### Saved entries
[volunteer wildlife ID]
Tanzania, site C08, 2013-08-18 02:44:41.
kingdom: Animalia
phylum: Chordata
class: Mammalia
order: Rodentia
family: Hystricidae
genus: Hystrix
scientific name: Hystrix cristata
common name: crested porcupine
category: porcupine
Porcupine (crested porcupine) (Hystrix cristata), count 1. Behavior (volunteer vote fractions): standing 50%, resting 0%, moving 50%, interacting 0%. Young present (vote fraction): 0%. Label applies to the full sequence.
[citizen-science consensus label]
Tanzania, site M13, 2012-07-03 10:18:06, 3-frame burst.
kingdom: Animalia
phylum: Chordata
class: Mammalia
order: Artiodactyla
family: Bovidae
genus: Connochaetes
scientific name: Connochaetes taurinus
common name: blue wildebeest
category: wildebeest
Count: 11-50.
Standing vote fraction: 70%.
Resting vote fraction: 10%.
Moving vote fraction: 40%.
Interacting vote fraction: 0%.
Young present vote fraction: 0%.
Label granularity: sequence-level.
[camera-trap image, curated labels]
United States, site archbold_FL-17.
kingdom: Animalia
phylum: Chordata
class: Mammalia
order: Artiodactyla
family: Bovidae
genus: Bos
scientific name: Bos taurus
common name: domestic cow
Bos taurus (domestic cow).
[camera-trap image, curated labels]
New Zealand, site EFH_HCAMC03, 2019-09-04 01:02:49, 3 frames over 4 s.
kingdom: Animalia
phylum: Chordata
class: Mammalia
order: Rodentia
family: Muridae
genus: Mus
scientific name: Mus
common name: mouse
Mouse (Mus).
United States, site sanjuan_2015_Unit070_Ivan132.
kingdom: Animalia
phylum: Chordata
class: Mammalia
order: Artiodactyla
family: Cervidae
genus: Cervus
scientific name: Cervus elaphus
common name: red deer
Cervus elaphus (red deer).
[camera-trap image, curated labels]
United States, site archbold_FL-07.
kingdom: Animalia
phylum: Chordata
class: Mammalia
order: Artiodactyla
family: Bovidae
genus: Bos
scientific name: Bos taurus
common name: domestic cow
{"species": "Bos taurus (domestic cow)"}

### WORK TO BE COMPLETED
Copy the lines above exactly, beginning at the line containing "New Zealand, site" and stopping at the last line.

### SOLUTION BELOW
New Zealand, site EFH_HCAMC03, 2019-09-04 01:02:49, 3 frames over 4 s.
kingdom: Animalia
phylum: Chordata
class: Mammalia
order: Rodentia
family: Muridae
genus: Mus
scientific name: Mus
common name: mouse
Mouse (Mus).
United States, site sanjuan_2015_Unit070_Ivan132.
kingdom: Animalia
phylum: Chordata
class: Mammalia
order: Artiodactyla
family: Cervidae
genus: Cervus
scientific name: Cervus elaphus
common name: red deer
Cervus elaphus (red deer).
[camera-trap image, curated labels]
United States, site archbold_FL-07.
kingdom: Animalia
phylum: Chordata
class: Mammalia
order: Artiodactyla
family: Bovidae
genus: Bos
scientific name: Bos taurus
common name: domestic cow
{"species": "Bos taurus (domestic cow)"}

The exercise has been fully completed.